Text & photos by: Chelsea Behymer, Science Outreach Coordinator
Wildlife camera images courtesy of: LEKT, NPS, USGS
The novel and the rare are precious, invigorating things. During our lunch break, we savor the sunshine that envelops an emergent meadow on the floodplain of the Elwha River even more than our food on a crisp, clear Winter day. I’ve just helped Lower Elwha Klallam Tribe (LEKT) Natural Resources Department wildlife biologist Sara Cendejas-Zarelli install camera traps on a well-established American Beaver dam that her team had first observed the previous Summer. She had brought the extra cameras along as a potential additional task to the main objective of replacing memory cards and batteries on existing camera “traps” – established sites where motion-activated cameras capture wildlife using or moving through the area over time.
Sara reflects on how much water has flooded behind the now well established dam since Summer.
It’s exciting to imagine what activity the cameras will capture.
The two of us were part of a larger team consisting of three other LEKT researchers and a volunteer that had decided to split forces to check all cameras spread along a two mile stretch of the river. Efficiency on a field research day is key to planning logistics. Sara and I would hitch a ride up a no longer maintained road to the Eastern overlook of the former Glines Canyon dam and from there would pedal to a game trail accessing the upper lakebed sites on river right. The remaining team members would divide and hike from the remnants of the dam abutment to cameras on either side of the river.
Let the field day relay begin! LEKT wildlife technician Mike Sheldon drops Sara, myself and our bikes off at the overlook (left); we check the map to make sure we’ve arrived at the spot where we will stash our bikes and access the cameras we will locate using GPS.
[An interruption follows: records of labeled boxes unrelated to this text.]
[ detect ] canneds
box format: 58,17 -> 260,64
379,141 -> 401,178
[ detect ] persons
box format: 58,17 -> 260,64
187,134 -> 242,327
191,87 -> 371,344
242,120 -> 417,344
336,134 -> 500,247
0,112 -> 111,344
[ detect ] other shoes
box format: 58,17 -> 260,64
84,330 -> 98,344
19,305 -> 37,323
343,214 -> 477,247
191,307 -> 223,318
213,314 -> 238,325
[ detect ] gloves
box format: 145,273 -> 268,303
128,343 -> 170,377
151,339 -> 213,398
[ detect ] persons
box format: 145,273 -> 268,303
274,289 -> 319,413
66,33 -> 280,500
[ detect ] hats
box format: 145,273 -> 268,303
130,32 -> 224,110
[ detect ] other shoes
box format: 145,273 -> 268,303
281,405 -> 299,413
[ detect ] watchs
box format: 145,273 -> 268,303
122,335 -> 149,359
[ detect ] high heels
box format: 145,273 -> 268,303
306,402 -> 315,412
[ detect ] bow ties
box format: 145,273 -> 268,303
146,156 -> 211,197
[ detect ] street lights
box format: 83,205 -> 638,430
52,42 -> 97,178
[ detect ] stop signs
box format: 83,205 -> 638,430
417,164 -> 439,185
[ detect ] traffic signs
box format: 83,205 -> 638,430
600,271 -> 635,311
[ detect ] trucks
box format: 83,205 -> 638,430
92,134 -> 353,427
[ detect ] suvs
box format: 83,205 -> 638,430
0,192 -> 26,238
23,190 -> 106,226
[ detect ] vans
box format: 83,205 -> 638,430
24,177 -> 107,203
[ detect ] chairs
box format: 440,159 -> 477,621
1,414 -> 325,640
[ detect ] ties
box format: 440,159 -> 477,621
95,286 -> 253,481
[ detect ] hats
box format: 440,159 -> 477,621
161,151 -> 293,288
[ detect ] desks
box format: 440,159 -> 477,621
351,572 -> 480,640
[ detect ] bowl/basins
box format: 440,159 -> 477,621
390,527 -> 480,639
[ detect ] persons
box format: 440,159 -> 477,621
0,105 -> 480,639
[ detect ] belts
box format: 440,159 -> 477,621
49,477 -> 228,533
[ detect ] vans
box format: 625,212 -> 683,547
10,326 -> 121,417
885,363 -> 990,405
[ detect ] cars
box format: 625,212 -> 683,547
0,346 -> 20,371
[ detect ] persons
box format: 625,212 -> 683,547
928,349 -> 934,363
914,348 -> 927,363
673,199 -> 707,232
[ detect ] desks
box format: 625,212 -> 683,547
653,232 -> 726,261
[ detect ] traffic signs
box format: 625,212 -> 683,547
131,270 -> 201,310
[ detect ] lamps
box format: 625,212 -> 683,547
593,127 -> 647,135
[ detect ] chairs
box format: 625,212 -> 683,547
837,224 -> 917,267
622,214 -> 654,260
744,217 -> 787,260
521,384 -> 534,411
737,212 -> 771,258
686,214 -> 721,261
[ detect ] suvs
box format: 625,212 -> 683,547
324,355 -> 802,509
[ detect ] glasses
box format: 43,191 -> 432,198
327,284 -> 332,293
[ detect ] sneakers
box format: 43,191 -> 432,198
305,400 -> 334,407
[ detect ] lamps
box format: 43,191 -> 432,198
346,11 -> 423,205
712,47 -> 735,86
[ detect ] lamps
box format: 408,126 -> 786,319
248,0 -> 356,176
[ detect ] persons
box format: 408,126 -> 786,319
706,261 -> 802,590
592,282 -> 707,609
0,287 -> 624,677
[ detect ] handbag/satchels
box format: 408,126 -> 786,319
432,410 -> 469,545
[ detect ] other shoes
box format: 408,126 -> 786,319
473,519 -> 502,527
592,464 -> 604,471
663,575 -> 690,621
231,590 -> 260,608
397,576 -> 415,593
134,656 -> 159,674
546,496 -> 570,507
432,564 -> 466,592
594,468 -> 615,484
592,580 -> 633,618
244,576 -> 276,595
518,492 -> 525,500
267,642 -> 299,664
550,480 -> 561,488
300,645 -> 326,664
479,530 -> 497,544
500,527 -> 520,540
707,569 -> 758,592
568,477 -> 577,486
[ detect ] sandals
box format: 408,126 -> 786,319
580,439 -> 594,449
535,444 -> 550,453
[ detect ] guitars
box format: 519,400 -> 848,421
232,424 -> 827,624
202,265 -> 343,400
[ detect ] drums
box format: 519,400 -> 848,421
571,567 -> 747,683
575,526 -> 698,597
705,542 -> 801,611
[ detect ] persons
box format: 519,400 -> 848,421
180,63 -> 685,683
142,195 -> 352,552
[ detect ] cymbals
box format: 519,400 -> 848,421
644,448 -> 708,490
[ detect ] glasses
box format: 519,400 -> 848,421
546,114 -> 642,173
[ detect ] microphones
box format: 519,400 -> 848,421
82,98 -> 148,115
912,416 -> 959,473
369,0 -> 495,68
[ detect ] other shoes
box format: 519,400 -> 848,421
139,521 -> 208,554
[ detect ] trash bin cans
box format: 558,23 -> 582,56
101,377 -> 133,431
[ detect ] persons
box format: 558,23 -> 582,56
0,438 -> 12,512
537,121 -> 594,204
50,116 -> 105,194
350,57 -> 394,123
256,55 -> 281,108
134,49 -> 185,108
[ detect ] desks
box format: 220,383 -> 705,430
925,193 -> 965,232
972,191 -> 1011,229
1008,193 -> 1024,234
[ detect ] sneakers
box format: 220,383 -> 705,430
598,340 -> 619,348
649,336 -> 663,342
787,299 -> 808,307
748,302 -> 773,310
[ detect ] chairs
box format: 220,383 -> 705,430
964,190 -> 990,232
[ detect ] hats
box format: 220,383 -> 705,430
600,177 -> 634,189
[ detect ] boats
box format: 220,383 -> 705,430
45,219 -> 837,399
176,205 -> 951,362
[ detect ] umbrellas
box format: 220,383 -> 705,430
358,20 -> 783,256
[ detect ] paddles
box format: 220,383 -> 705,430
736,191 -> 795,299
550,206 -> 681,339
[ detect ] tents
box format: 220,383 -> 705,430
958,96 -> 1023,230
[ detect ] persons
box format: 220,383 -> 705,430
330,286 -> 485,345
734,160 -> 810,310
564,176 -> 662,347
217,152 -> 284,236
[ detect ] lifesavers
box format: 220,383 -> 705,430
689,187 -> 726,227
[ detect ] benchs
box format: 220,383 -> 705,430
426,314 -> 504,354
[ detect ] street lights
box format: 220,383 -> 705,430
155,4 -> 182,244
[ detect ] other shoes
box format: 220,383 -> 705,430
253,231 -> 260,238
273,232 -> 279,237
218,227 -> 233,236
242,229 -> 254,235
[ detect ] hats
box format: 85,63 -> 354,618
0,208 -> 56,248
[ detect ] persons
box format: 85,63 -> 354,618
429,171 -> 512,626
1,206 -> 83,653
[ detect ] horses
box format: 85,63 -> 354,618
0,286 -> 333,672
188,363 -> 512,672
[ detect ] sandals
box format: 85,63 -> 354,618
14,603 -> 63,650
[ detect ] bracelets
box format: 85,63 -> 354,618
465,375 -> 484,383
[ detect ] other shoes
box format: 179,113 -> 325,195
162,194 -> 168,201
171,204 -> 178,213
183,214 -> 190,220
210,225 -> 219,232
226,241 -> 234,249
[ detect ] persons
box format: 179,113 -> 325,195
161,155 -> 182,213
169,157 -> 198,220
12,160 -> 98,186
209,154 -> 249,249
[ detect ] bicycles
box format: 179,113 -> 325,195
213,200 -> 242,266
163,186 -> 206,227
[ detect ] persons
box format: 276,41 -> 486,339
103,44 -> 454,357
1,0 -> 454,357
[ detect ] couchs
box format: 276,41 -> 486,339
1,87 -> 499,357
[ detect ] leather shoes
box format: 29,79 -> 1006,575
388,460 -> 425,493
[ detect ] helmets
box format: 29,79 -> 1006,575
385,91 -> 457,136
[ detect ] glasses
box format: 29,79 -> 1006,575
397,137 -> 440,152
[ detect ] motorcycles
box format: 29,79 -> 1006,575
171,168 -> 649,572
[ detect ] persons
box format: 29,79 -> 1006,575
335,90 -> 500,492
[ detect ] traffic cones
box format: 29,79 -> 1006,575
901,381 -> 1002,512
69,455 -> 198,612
The beaver dam we encountered in the upper survey area is just one example of the discoveries that have added to the increasing complexity of the lower Elwha’s riparian ecosystem and researchers’ understanding of the dynamics of its recovery. Wrapping up our lunch, Sara makes radio communication with the rest of the team; I listen as they relay our individual and collective mission successes. As we scale back up the steep bank to where we had stashed our bikes, Sara tells me more about the work she’s contributed to over the years since Lake Mills emptied in 2014.
“It was a blank slate. Not only in terms of a dried up lake bed, but also the research questions that we could ask and pursue. At first we were really just interested in looking at what wildlife moved into the newly formed habitats devoid of life–ranging from the earliest colonizers–insects, songbirds, rodents, and now on up to deer and larger species as the vegetation has continued to grow.”
Motion-activated cameras capture not only mammals, but other wildlife that are important parts of the ecosystem such as birds, contributing to our understanding of the variety of species that use the area in addition to how they interact with it and when.
Data collected by cameras help to add context to focused efforts that have emerged from initial wildlife surveys, such as the Olympic Cougar Project. Large cats maintain extensive home ranges to hunt and find mates; collaring cats and monitoring their movements helps ecologists learn exactly what those numbers are. In some parts of Washington state, a mature male cougar may occupy up to 250 square kilometers! Wildlife researchers are still in the process of estimating the home ranges of cats on the Olympic Peninsula, which is an example of the collaboration necessary among tribes, as well as state management agencies to study an ecosystem as complex as the Elwha valley, which is connected beyond the arbitrary borders on a map. Entities must work together to collect and share information across the human-made boundaries such as transportation infrastructure and property as predictably as they might natural barriers like large rivers.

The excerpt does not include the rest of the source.